Dáil debates

Thursday, 27 March 2025

Ceisteanna ar Sonraíodh Uain Dóibh - Priority Questions

Third Level Education

2:20 am

Photo of James LawlessJames Lawless (Kildare North, Fianna Fail) | Oireachtas source

I thank the Deputy for his kinds words to me and to the Minister of State, Deputy Harkin. We both look forward to serving this Department as a team and bettering the sector.

In terms of the Deputy's question, I am very interested in this area myself. I have made inquiries on it since I assumed the post. As the Deputy is probably aware, the HEA ran an expression of interest process in October 2022 to assess the capacity for expansion in key disciplines including veterinary medicine. Following the completion of the report and consultation with the Department of agriculture at the time, my Department directed the HEA to provide recommendations for the expansion of veterinary medicine education, having regard to competition, balanced regional provisional and diversity of approaches in delivery.

Data for review:
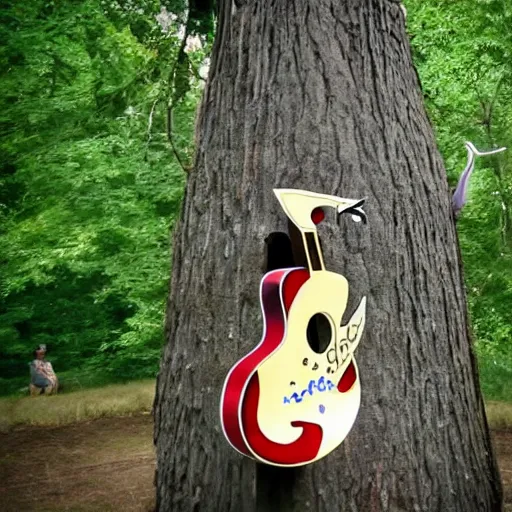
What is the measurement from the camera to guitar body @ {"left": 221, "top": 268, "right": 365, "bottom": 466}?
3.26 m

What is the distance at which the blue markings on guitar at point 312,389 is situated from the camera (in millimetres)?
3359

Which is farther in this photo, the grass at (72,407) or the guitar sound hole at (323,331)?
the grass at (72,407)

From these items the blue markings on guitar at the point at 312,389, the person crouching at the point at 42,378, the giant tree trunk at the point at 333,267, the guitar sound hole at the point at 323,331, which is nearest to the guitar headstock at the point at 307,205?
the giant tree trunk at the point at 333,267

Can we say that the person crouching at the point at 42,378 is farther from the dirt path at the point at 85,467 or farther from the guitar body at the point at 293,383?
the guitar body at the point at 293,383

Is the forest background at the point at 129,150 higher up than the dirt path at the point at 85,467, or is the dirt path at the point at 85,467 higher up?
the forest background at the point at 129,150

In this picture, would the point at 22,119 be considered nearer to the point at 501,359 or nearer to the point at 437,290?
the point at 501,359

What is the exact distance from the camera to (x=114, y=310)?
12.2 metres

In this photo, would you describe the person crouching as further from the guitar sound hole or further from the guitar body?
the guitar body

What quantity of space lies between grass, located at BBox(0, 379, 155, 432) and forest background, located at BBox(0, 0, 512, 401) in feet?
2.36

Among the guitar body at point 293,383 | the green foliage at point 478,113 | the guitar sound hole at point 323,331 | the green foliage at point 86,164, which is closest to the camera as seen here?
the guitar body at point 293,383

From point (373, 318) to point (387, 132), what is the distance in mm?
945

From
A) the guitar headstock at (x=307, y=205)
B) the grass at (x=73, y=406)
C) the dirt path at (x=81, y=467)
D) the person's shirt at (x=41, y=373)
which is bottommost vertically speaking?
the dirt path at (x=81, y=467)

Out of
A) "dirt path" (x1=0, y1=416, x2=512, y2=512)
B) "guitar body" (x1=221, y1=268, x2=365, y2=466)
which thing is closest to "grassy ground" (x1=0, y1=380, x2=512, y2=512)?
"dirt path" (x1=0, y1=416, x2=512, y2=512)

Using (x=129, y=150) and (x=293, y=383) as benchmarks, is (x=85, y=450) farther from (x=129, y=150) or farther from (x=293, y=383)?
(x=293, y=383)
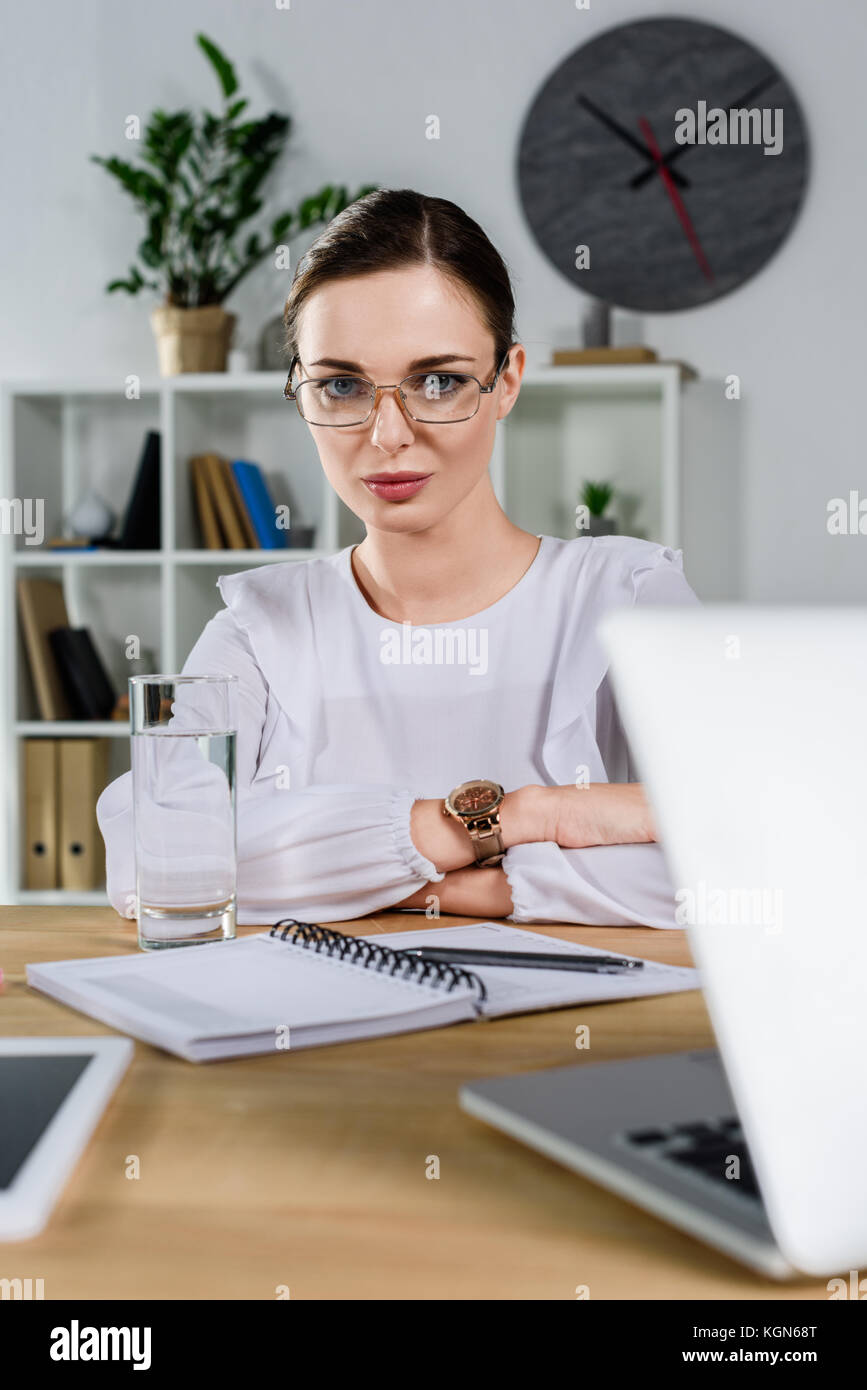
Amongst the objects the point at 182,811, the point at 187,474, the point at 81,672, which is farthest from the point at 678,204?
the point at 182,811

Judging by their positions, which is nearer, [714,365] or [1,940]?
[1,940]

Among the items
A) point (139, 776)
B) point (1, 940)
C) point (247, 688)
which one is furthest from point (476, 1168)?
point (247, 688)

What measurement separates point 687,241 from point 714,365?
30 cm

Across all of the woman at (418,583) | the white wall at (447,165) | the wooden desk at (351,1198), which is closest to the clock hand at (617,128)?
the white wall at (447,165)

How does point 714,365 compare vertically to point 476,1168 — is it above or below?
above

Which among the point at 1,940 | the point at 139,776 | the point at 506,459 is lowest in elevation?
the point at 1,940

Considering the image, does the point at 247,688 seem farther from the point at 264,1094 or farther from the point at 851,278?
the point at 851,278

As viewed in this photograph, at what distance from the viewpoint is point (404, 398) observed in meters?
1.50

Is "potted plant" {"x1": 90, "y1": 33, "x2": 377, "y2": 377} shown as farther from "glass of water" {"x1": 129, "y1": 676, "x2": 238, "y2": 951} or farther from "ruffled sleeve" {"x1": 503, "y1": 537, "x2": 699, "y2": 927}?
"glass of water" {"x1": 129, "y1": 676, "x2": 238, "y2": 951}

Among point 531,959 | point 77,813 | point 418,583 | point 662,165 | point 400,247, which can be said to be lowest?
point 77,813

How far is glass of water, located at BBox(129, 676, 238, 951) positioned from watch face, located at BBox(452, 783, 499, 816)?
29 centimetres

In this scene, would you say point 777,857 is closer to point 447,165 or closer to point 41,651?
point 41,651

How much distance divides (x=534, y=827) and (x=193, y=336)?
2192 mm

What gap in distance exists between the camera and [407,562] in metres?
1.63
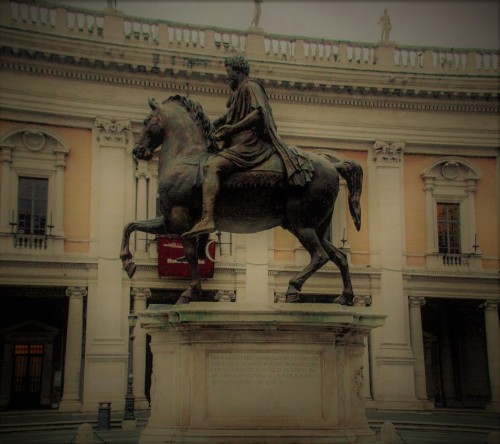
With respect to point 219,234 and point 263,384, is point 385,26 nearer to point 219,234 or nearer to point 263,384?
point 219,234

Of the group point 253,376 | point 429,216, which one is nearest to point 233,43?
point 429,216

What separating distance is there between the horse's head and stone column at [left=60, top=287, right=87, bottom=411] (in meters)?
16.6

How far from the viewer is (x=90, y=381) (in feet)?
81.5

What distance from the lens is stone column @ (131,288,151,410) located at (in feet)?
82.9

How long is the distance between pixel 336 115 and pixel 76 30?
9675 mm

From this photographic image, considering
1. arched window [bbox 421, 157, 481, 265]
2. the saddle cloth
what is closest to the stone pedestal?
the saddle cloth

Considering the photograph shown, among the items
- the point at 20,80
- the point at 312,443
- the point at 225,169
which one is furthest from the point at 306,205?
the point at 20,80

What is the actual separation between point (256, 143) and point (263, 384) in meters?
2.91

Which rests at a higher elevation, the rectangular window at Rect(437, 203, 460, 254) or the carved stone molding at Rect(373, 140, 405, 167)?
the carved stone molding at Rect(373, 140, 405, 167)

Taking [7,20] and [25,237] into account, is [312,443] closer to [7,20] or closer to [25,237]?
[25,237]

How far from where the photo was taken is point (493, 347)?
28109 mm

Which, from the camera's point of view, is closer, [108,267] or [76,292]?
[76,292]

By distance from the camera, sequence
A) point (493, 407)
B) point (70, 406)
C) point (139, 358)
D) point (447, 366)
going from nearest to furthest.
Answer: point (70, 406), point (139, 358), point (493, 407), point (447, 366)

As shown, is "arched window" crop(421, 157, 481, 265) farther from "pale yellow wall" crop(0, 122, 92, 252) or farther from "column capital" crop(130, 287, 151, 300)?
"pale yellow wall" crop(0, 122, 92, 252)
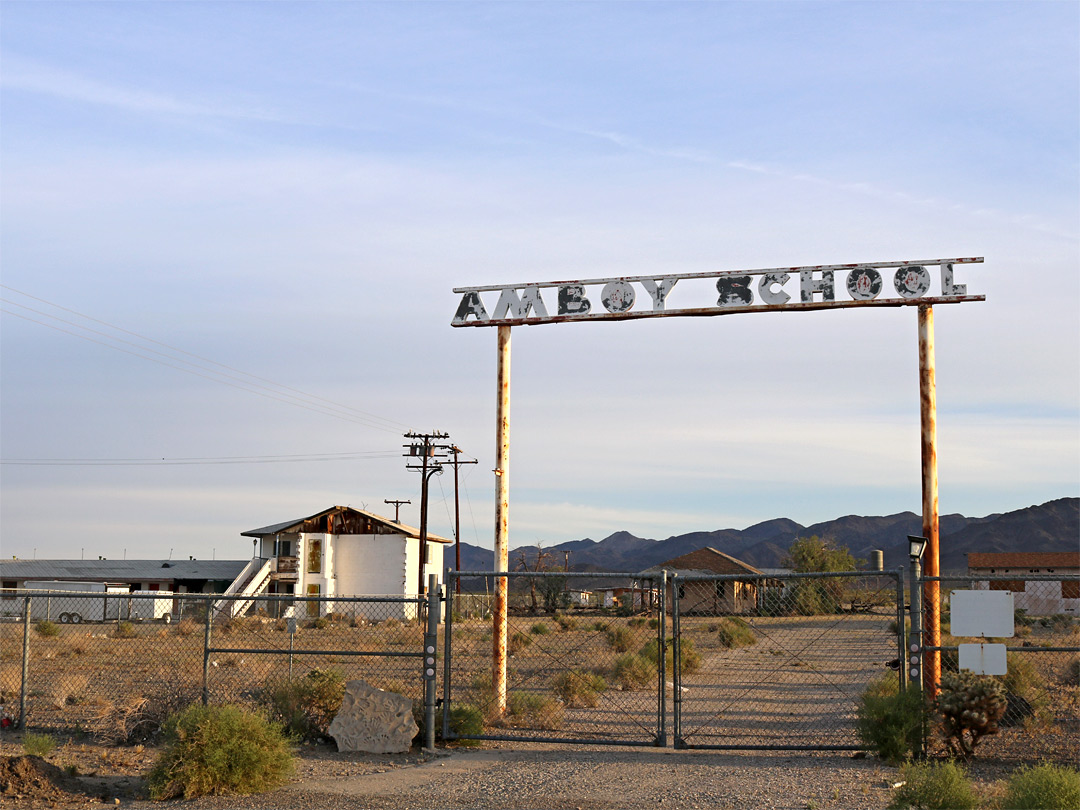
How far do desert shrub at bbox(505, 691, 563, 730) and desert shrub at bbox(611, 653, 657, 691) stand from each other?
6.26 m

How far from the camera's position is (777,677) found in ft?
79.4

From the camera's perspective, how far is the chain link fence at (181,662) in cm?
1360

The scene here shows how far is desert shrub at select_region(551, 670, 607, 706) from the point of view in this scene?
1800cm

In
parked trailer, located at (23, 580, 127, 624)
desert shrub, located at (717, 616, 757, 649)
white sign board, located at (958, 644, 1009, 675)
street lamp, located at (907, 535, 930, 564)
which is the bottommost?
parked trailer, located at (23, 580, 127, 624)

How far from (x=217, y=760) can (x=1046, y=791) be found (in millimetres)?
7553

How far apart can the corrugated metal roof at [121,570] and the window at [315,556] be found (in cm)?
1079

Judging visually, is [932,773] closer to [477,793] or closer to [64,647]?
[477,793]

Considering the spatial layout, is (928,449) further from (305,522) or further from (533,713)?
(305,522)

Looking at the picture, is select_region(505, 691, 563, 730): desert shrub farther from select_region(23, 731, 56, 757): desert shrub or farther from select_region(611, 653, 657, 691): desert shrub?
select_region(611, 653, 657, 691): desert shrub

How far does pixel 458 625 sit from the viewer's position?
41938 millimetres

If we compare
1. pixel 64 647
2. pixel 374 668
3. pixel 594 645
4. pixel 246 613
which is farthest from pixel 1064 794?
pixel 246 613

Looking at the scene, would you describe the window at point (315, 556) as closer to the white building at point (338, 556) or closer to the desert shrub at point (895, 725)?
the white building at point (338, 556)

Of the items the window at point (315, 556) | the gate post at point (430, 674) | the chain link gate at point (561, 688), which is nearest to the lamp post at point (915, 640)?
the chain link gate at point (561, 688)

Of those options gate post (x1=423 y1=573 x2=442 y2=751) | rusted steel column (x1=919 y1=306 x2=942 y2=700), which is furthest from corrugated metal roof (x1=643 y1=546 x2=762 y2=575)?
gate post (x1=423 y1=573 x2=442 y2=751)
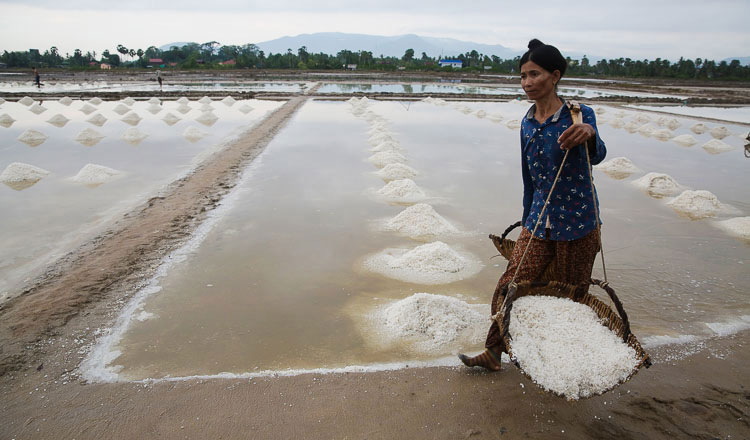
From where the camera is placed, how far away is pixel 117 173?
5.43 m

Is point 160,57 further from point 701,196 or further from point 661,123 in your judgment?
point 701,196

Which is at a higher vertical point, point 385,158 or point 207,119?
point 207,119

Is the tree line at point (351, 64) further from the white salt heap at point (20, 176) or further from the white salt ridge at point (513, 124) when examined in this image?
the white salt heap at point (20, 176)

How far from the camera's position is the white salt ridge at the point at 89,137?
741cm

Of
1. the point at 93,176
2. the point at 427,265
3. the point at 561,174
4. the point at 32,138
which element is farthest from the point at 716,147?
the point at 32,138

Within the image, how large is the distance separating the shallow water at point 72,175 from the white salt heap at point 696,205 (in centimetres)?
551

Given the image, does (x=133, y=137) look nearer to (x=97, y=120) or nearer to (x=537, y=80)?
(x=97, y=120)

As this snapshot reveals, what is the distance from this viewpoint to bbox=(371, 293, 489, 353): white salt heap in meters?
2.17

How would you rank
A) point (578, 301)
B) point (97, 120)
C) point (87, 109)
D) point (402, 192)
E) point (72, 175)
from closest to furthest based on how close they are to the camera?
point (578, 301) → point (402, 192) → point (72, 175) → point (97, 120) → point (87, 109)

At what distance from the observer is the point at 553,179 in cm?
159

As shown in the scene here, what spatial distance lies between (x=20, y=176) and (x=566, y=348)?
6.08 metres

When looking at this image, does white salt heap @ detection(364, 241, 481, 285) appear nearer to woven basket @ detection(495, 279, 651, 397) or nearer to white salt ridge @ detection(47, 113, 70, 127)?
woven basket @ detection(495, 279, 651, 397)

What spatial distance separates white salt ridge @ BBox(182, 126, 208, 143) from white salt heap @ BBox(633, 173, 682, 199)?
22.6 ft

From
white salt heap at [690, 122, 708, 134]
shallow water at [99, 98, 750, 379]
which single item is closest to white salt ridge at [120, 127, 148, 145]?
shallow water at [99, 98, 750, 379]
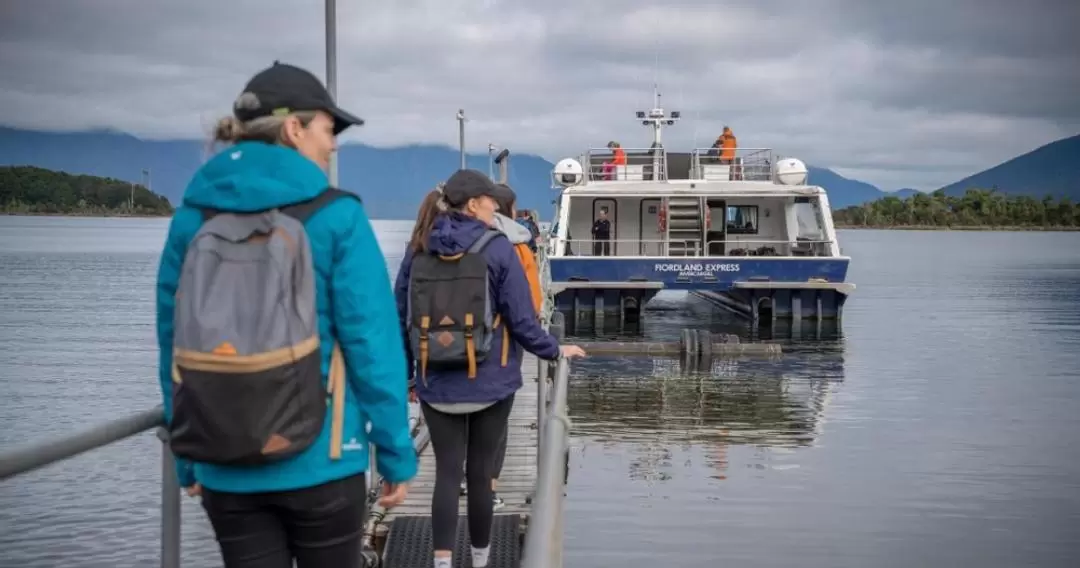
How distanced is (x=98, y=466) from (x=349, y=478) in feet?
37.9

Tasks to perform:
1. Transcribe the Dáil debate extract, everything from "I thank the" down to "bettering the sector.".
2. Answer these questions using the Dáil debate extract.
(a) On what date did the debate take place?
(b) Which constituency does James Lawless represent?
(c) In what month and year did the HEA run its expression of interest process?

Solutions below:
1.
I thank the Deputy for his kinds words to me and to the Minister of State, Deputy Harkin. We both look forward to serving this Department as a team and bettering the sector.

2.
(a) Thursday, 27 March 2025
(b) Kildare North
(c) October 2022